HOLLYWOOD—I’ve said it before and I’ll say it again, Hollywoodis not a big fan of horror movies for the summer months. This summer proved that as horror was virtually non-existent in 2014, unless you count the August release of “As Above, So Below.” This haunted thriller follows a bunch of people who venture into the dark regions of the Catacombs in Paris, France.
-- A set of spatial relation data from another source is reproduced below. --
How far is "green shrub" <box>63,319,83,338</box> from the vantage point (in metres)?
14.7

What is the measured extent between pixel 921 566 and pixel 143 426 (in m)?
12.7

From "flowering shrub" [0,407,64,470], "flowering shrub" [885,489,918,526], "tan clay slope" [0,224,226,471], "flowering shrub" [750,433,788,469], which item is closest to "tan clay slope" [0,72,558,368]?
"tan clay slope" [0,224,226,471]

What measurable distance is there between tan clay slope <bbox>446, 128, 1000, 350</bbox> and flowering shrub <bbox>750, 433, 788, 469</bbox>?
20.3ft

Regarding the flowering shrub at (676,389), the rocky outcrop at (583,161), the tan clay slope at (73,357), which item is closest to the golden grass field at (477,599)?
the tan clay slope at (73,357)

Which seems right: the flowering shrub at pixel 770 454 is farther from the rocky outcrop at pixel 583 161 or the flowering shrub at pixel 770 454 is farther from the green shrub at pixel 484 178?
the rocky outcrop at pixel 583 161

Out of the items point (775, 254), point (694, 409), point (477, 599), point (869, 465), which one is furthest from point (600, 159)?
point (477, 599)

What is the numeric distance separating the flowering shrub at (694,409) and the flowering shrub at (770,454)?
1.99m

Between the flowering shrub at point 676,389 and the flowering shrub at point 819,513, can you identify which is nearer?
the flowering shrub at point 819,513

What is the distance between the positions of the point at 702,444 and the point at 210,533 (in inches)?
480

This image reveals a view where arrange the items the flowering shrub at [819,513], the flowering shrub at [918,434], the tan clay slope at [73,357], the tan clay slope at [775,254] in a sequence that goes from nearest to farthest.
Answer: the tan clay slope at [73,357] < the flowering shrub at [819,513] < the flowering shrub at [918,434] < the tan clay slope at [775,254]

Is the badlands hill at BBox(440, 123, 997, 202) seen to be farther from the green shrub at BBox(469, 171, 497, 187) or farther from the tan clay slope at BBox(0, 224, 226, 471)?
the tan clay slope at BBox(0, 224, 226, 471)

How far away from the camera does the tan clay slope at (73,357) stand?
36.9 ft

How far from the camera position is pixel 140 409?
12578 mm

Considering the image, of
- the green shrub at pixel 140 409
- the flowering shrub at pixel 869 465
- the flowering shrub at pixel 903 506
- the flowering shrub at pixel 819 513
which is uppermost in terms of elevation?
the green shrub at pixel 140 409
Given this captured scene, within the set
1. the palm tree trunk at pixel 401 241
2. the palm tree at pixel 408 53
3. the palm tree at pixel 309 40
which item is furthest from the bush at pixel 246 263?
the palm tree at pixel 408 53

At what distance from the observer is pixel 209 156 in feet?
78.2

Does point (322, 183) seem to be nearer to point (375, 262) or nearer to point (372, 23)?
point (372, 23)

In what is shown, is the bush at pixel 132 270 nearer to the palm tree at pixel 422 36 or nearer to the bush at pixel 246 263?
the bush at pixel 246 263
What they soon encounter are supernatural forces that make it nearly impossible to escape their pasts. Watching the movie I had the eerie feeling of watching “The Descent.” There is no comparison between these two films. “The Descent” did an exceptional job at creating claustrophobic suspense; “As Above, So Below” attempts to create that same eerie feeling, but fails miserable.

For starters, the characters lack in full development. They are just thrown together by our heroine Scarlet (Perdita Weeks), who is a lover for all things historical and unexplained. She then rounds up a group of friends who are willingly giddy about exploring the dark corridors of the catacombs underneathParis, France. While searching for the truth they encounter strange hallucinations and creatures that pose a far larger threat than they imagined.

It later becomes apparent the visions they encounter is a link to their past. Our characters are forced to face a past sin that has literally thrown their mind into a whirlwind. It then becomes a quest of survival as one by one the characters are unable to convince their minds that a twisted trick is being played on them. I’ve seen far better thrillers capable of maintaining the viewer’s attention without delivering the same old horror clichés that we’ve seen time and time again.

There might be a reason that the horror genre has all but become extinct? Movies like “As Above, So Below” continuing to recycle things the audience has become all too wise to in the past 30 years. You don’t reinvent horror by delivering the same thing, you reinvent by delivering something that has yet to be seen.